- [Exercise instructions]: Copying exactly, give the lines in the material below from the one with "27 in the ICU" to the one with "World-wide and local experience", ends included, and nothing besides.

- [Input for this task]:
◇ ◇ ◇ ◇ ◇
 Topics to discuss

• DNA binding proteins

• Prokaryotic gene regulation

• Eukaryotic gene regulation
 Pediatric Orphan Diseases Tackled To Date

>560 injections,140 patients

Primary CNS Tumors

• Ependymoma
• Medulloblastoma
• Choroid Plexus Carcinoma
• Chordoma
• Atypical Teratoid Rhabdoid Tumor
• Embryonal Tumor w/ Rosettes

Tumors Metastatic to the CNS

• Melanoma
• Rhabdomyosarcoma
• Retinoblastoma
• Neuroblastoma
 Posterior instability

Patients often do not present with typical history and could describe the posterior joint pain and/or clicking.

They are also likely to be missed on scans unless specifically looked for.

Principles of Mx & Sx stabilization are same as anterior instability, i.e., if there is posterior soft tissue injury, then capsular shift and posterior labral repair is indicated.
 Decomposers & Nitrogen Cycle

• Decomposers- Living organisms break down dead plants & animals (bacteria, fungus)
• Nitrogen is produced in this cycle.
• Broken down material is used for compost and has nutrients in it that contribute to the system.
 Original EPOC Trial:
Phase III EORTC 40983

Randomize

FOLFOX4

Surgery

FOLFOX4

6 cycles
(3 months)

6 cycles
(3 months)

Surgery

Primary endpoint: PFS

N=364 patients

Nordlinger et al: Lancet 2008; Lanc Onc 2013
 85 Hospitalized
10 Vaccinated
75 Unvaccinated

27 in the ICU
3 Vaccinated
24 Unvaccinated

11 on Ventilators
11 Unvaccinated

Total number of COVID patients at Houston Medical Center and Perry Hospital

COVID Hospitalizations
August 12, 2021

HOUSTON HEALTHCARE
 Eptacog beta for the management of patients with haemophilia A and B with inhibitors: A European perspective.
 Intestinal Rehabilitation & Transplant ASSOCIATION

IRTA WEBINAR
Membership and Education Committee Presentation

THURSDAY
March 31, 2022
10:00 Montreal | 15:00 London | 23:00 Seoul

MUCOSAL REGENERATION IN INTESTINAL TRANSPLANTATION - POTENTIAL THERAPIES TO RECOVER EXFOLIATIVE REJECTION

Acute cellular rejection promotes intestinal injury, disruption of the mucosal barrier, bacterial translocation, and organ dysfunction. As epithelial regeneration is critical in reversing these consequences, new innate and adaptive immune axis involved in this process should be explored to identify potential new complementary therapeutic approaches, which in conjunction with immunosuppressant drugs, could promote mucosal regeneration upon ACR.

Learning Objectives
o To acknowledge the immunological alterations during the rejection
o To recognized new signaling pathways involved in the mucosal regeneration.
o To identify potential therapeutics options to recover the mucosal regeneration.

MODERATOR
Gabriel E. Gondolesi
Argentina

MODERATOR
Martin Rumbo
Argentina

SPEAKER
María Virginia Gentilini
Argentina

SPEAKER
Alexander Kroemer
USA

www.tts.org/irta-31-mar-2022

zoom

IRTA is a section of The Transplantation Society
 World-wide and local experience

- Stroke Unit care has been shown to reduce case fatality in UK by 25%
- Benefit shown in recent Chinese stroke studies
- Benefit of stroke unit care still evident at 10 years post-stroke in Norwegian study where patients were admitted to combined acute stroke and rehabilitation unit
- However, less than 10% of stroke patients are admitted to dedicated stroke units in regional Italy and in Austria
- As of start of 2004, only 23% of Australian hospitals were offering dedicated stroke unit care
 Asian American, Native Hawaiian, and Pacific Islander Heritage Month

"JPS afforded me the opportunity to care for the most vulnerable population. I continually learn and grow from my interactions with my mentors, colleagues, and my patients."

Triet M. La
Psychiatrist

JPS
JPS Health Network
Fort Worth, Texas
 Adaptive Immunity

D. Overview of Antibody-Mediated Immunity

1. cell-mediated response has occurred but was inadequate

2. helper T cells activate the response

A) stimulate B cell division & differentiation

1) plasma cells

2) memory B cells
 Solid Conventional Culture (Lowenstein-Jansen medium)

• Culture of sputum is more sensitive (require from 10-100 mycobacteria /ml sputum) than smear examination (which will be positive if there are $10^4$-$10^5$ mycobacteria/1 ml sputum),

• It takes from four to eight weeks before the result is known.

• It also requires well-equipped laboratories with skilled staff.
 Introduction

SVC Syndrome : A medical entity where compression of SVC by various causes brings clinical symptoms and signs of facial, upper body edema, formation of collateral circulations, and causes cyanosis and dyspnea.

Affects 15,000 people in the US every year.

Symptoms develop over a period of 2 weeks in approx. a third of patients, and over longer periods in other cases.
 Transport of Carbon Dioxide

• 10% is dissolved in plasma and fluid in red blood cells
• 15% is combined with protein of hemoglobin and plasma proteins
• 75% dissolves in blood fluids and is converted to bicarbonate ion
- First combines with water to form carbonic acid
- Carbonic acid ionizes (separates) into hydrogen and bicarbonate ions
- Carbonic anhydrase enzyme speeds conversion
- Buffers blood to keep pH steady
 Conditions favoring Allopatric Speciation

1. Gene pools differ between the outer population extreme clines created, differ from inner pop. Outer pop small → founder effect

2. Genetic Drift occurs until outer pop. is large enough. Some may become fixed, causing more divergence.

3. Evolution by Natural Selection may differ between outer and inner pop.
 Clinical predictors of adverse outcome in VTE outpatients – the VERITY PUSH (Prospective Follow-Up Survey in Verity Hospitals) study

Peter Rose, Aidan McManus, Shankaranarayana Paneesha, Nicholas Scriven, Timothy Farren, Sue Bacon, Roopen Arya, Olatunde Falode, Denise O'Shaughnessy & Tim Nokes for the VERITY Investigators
◇ ◇ ◇ ◇ ◇
- [Solution for this problem]:
27 in the ICU
3 Vaccinated
24 Unvaccinated

11 on Ventilators
11 Unvaccinated

Total number of COVID patients at Houston Medical Center and Perry Hospital

COVID Hospitalizations
August 12, 2021

HOUSTON HEALTHCARE
 Eptacog beta for the management of patients with haemophilia A and B with inhibitors: A European perspective.
 Intestinal Rehabilitation & Transplant ASSOCIATION

IRTA WEBINAR
Membership and Education Committee Presentation

THURSDAY
March 31, 2022
10:00 Montreal | 15:00 London | 23:00 Seoul

MUCOSAL REGENERATION IN INTESTINAL TRANSPLANTATION - POTENTIAL THERAPIES TO RECOVER EXFOLIATIVE REJECTION

Acute cellular rejection promotes intestinal injury, disruption of the mucosal barrier, bacterial translocation, and organ dysfunction. As epithelial regeneration is critical in reversing these consequences, new innate and adaptive immune axis involved in this process should be explored to identify potential new complementary therapeutic approaches, which in conjunction with immunosuppressant drugs, could promote mucosal regeneration upon ACR.

Learning Objectives
o To acknowledge the immunological alterations during the rejection
o To recognized new signaling pathways involved in the mucosal regeneration.
o To identify potential therapeutics options to recover the mucosal regeneration.

MODERATOR
Gabriel E. Gondolesi
Argentina

MODERATOR
Martin Rumbo
Argentina

SPEAKER
María Virginia Gentilini
Argentina

SPEAKER
Alexander Kroemer
USA

www.tts.org/irta-31-mar-2022

zoom

IRTA is a section of The Transplantation Society
 World-wide and local experience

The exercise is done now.